• Action item:
Leaving the pictures aside, write out the whole listing below exactly.

• Supplied material:
....

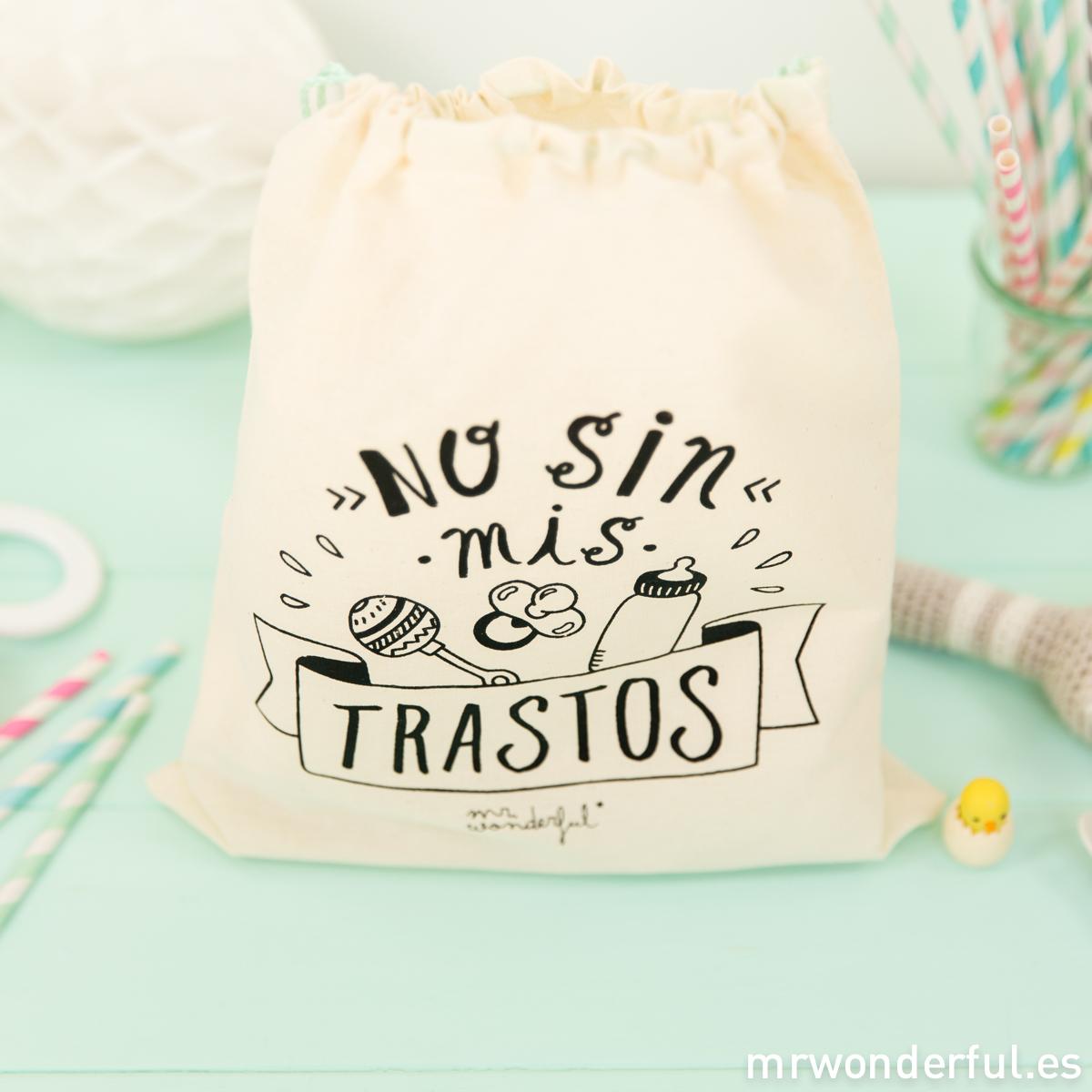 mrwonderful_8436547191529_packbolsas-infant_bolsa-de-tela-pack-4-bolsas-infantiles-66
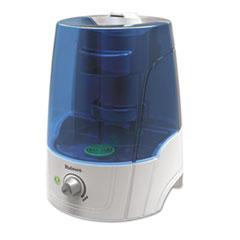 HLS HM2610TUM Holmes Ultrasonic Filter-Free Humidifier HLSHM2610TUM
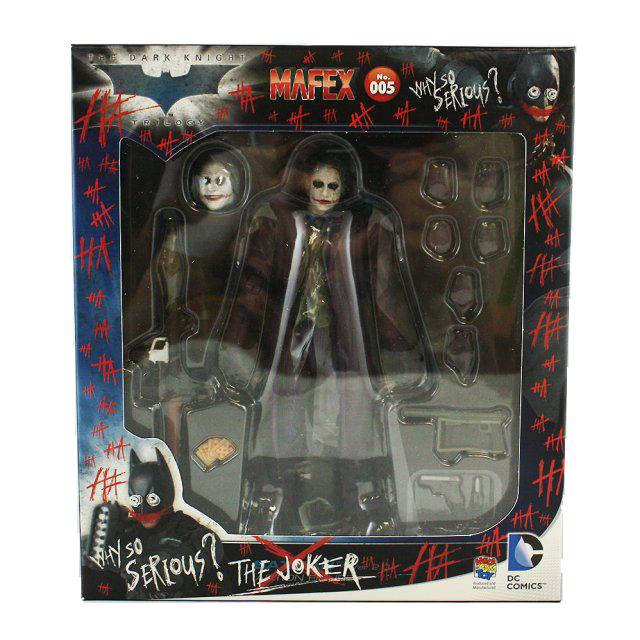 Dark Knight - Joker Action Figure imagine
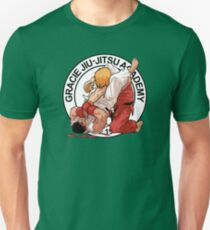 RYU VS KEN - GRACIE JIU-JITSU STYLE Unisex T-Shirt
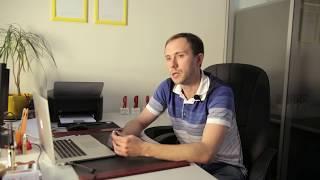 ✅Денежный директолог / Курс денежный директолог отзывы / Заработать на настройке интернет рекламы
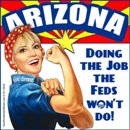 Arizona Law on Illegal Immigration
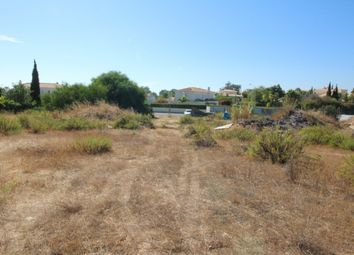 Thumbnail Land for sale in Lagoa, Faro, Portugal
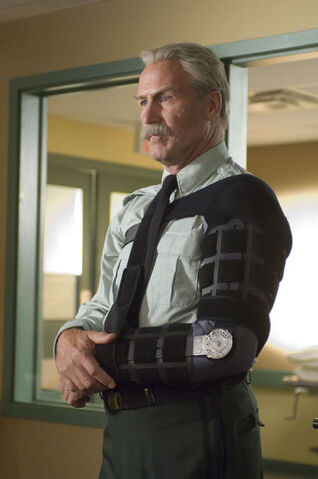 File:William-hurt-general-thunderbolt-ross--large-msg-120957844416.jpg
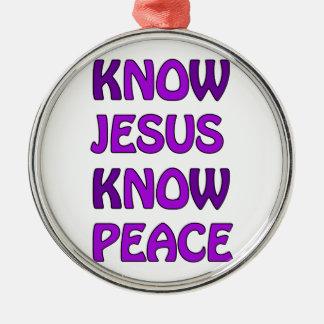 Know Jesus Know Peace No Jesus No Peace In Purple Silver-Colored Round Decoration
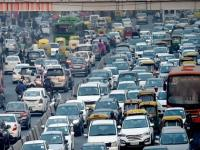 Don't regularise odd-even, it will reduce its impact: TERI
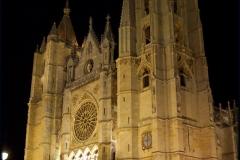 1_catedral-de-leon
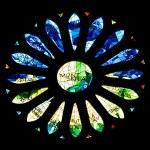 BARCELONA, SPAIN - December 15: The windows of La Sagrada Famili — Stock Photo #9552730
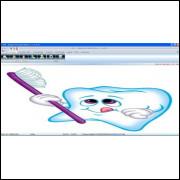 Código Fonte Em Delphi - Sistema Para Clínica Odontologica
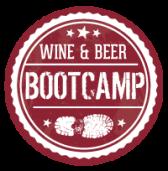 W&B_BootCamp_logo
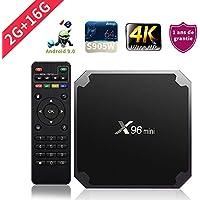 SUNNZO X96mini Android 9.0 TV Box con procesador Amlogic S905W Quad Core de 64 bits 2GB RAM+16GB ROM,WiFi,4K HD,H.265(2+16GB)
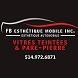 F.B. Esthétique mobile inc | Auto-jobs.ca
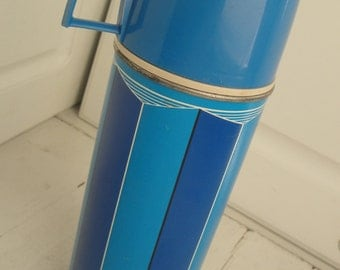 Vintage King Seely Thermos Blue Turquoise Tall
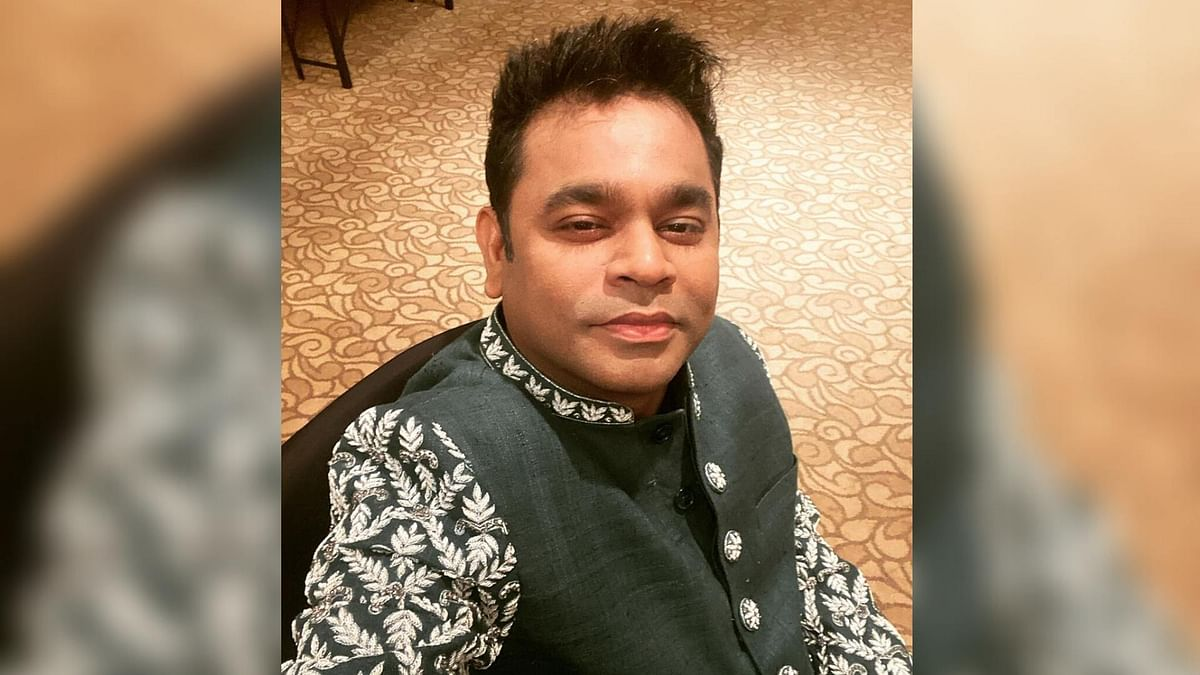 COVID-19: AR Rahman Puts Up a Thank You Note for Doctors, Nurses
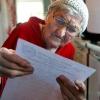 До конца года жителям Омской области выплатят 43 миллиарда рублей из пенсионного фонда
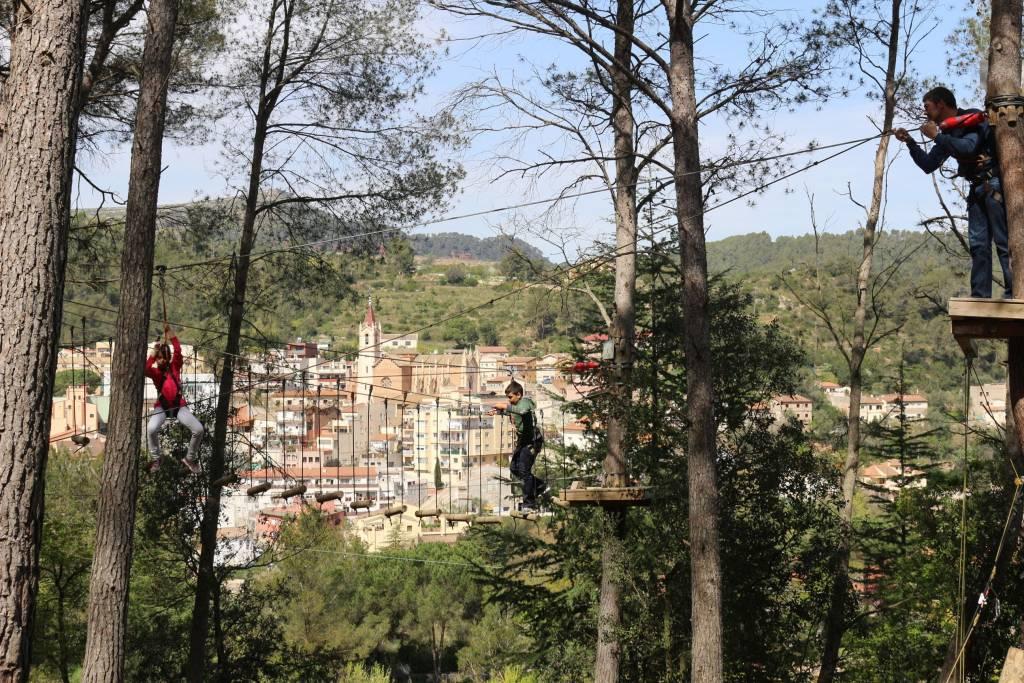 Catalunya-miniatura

....

• Response to this exercise:
 mrwonderful_8436547191529_packbolsas-infant_bolsa-de-tela-pack-4-bolsas-infantiles-66
 HLS HM2610TUM Holmes Ultrasonic Filter-Free Humidifier HLSHM2610TUM
 Dark Knight - Joker Action Figure imagine
 RYU VS KEN - GRACIE JIU-JITSU STYLE Unisex T-Shirt
 ✅Денежный директолог / Курс денежный директолог отзывы / Заработать на настройке интернет рекламы
 Arizona Law on Illegal Immigration
 Thumbnail Land for sale in Lagoa, Faro, Portugal
 File:William-hurt-general-thunderbolt-ross--large-msg-120957844416.jpg
 Know Jesus Know Peace No Jesus No Peace In Purple Silver-Colored Round Decoration
 Don't regularise odd-even, it will reduce its impact: TERI
 1_catedral-de-leon
 BARCELONA, SPAIN - December 15: The windows of La Sagrada Famili — Stock Photo #9552730
 Código Fonte Em Delphi - Sistema Para Clínica Odontologica
 W&B_BootCamp_logo
 SUNNZO X96mini Android 9.0 TV Box con procesador Amlogic S905W Quad Core de 64 bits 2GB RAM+16GB ROM,WiFi,4K HD,H.265(2+16GB)
 F.B. Esthétique mobile inc | Auto-jobs.ca
 Vintage King Seely Thermos Blue Turquoise Tall
 COVID-19: AR Rahman Puts Up a Thank You Note for Doctors, Nurses
 До конца года жителям Омской области выплатят 43 миллиарда рублей из пенсионного фонда
 Catalunya-miniatura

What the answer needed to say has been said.